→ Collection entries
····················
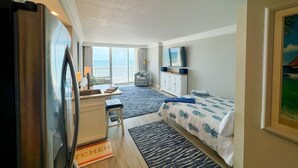 A compact hotel room with a kitchenette, a bed with a patterned bedspread, a desk with a chair, a large window with a view of the sea, and a ceiling fan. - The Reserve | Oceanfront Studio | Private Balcony (Daytona Beach)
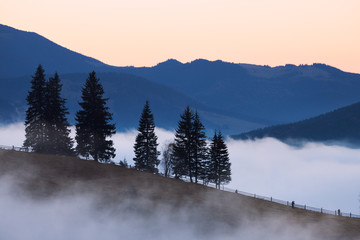 Mountains rural landscape at foggy sunrise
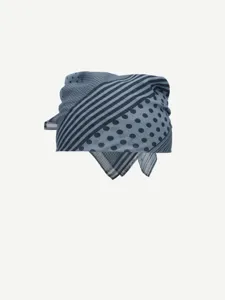 Close-up detail of blue-grey patterned scarf with polka dot and stripe design for women.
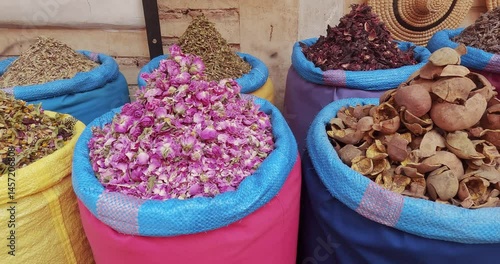 Colorful spice and rose petal display at a traditional Moroccan market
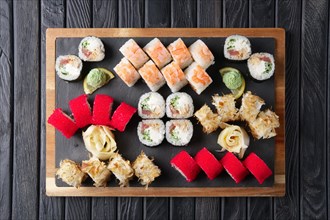 Big set of rolls served on stone plate. Layout for menu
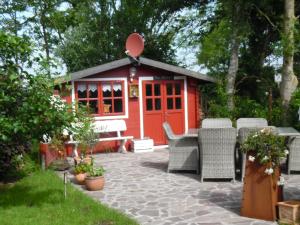 un capanno rosso con sedie e un patio di Landhaus Martina a Krummhörn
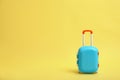 Stylish blue little suitcase on yellow background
····················
→ What you are asked to do
All of the lines above must be repeated without alteration, though the pictures are to be excluded.

→ Completed exercise
 A compact hotel room with a kitchenette, a bed with a patterned bedspread, a desk with a chair, a large window with a view of the sea, and a ceiling fan. - The Reserve | Oceanfront Studio | Private Balcony (Daytona Beach)
 Mountains rural landscape at foggy sunrise
 Close-up detail of blue-grey patterned scarf with polka dot and stripe design for women.
 Colorful spice and rose petal display at a traditional Moroccan market
 Big set of rolls served on stone plate. Layout for menu
 un capanno rosso con sedie e un patio di Landhaus Martina a Krummhörn
 Stylish blue little suitcase on yellow background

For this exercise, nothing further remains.